In the debug log I can see that the picture element is set in the JSON response, but the user’s avatar does not change, neither for new nor for existing users.

What did I miss?

supermathie · May 31, 2023, 7:43pm

What is the best way to replace the icon on the login button with either another icon or an image?

.btn-social.oauth2_basic:before {
    content: url('https://www.contoso.com/path/to/image');
}

.btn-social.oauth2_basic > svg {
    display: none;
}

feels sufficient but a bit hacky

Headless · June 13, 2023, 12:42am

It seems like the plugin only updates the avatar/username on initial creation of the user, not on everytime they log in.

Is there anyway to fix this and have the plugin update the avatar as well on login/reconnection?

david · June 13, 2023, 8:47am

You can use the auth overrides email, auth overrides username and auth overrides name settings to make those things apply on future logins. I’m afraid we don’t currently have a similar setting for avatars, but it would be pr-welcome

Headless · June 13, 2023, 9:00am

Thank you! I actually found these later on. I forked the repo and added my own versions to get this functioning with Roblox, which included the override for avatars. Which I believe just uses DiscourseConnect avatar override so people can’t change it.

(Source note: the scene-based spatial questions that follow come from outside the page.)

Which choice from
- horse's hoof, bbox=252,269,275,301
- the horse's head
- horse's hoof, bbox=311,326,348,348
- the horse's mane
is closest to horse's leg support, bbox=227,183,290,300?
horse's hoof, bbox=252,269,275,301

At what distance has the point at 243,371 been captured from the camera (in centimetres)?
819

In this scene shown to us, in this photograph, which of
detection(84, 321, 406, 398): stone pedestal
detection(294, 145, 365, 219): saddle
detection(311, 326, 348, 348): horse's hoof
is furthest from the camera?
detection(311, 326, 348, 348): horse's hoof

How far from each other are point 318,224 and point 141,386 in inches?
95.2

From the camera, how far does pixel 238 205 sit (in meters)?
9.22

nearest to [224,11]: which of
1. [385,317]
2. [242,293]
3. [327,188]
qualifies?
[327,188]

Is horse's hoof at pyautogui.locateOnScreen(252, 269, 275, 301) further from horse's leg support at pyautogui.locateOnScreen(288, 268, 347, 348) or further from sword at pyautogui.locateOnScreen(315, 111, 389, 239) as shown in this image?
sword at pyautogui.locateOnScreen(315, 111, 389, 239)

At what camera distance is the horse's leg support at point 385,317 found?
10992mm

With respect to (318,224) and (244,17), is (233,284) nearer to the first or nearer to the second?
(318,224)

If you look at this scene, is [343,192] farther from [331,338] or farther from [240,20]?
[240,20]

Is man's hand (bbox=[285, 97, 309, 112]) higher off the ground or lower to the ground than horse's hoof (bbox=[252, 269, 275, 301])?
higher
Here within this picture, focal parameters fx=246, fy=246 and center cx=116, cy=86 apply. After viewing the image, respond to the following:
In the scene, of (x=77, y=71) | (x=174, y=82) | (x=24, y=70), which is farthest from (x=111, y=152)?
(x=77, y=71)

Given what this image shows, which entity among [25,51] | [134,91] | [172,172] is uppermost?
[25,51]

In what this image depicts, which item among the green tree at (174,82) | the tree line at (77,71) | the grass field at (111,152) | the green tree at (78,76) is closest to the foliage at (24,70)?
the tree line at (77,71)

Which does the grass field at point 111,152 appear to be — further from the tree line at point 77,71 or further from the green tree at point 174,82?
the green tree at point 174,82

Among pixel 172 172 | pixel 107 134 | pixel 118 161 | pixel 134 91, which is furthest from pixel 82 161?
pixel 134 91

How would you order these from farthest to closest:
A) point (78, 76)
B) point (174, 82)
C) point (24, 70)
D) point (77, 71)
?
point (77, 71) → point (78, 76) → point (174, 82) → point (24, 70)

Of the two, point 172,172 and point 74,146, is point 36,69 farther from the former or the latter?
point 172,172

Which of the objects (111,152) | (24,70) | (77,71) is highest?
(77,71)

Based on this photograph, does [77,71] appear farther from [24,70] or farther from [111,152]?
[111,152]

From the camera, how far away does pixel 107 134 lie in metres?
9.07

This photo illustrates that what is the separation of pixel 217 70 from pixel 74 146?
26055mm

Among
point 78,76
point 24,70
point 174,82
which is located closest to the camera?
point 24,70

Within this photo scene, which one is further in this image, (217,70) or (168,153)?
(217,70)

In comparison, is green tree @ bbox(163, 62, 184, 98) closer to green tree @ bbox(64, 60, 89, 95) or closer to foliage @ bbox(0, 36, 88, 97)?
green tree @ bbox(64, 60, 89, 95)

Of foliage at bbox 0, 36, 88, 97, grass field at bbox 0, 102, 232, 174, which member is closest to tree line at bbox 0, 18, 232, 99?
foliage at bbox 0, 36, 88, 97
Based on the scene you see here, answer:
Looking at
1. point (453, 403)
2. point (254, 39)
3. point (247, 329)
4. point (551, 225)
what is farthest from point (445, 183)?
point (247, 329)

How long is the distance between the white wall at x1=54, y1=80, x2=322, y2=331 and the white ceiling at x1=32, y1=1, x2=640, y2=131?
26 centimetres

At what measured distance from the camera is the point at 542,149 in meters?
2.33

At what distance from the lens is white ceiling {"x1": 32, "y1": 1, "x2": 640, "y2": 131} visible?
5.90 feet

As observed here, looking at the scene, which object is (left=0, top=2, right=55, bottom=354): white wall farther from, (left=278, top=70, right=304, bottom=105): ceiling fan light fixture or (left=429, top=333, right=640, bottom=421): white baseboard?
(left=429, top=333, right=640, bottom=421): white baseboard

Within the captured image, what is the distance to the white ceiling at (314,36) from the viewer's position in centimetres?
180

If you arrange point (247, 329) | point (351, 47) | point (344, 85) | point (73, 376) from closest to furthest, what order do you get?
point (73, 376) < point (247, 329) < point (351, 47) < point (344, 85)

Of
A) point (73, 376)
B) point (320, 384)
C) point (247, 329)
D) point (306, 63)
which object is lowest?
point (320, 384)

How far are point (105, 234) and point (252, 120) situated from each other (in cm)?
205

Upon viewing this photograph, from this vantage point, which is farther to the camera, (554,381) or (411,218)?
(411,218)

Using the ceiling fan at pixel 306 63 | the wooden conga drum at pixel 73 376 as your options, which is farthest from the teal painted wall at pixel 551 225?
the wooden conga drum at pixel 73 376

One thing I wish though is that roblox does not provide a email on OAuth so I sadly need to have them signup with a email. but thats a non issue for yall haha.

JammyDodger · October 29, 2023, 10:23am

A post was split to a new topic: Twitter login doesn’t work on meta

Marshably · October 29, 2023, 10:17am

Does anyone know if this still works?

JammyDodger · October 29, 2023, 10:21am

Yes. I’m confident this plugin works.

Shivam_Bhalla1 · November 21, 2023, 3:52pm

Hi, I was able to intergrate this plugin in my discourse discuss.frontendlead.com, I am using teachable oauth OAuth Quickstart Guide

However, I only want to allow people to be able to successfully register if and only if they have a current paid account on teachable. I would imagine, I need to add custom functionality in the plugin to handle this? I am wondering, can you guys or even I can, introduce another field on the settings called custom code after oauth, which allows developers to perform specific actions after signing up? Or if there are better suggestions, please let me know.

Edit: I forked the repo and got it working here:

github.com

Shivambh28/discourse-oauth2-basic/blob/626cab2cc72ed00c4ec6ae429f972c1b66851b4b/plugin.rb#L316


      
            DiscoursePluginRegistry.oauth2_basic_additional_json_paths.each do |detail|
              auth["extra"][detail] = fetched_user_details["extra:#{detail}"]
            end
          else
            result = Auth::Result.new
            result.failed = true
            result.failed_reason = I18n.t("login.authenticator_error_fetch_user_details")
            return result
          end
          
          # New code to fetch course details
          if fetched_course_details = fetch_course_details(auth["credentials"]["token"])
            valid_membership = fetched_course_details["courses"].any? { |course| course["id"] == 1990002 }
          
            unless valid_membership
              result = Auth::Result.new
              result.failed = true
              result.failed_reason = I18n.t("login.no_valid_membership")
              return result
            end
          end

If someone else using teachable is trying to do the same, my repo would work out of the box, the only thing is if you didn’t buy a course, it will say you need to go to my domain to purchase it. you may want to update that for your own usecase.

simon · November 22, 2023, 2:49am

That’s great!

There’s a similar situation with OAuth2 registration with the Discourse Patreon plugin. When “Login with Patreon” is enabled, it allows anyone with a Patreon account to register on the Discourse site. What site owners generally want is to only allow their supporters to be able to register Discourse accounts. I wonder if details are returned from Patreon that would allow similar logic to be added to Patreon authentication?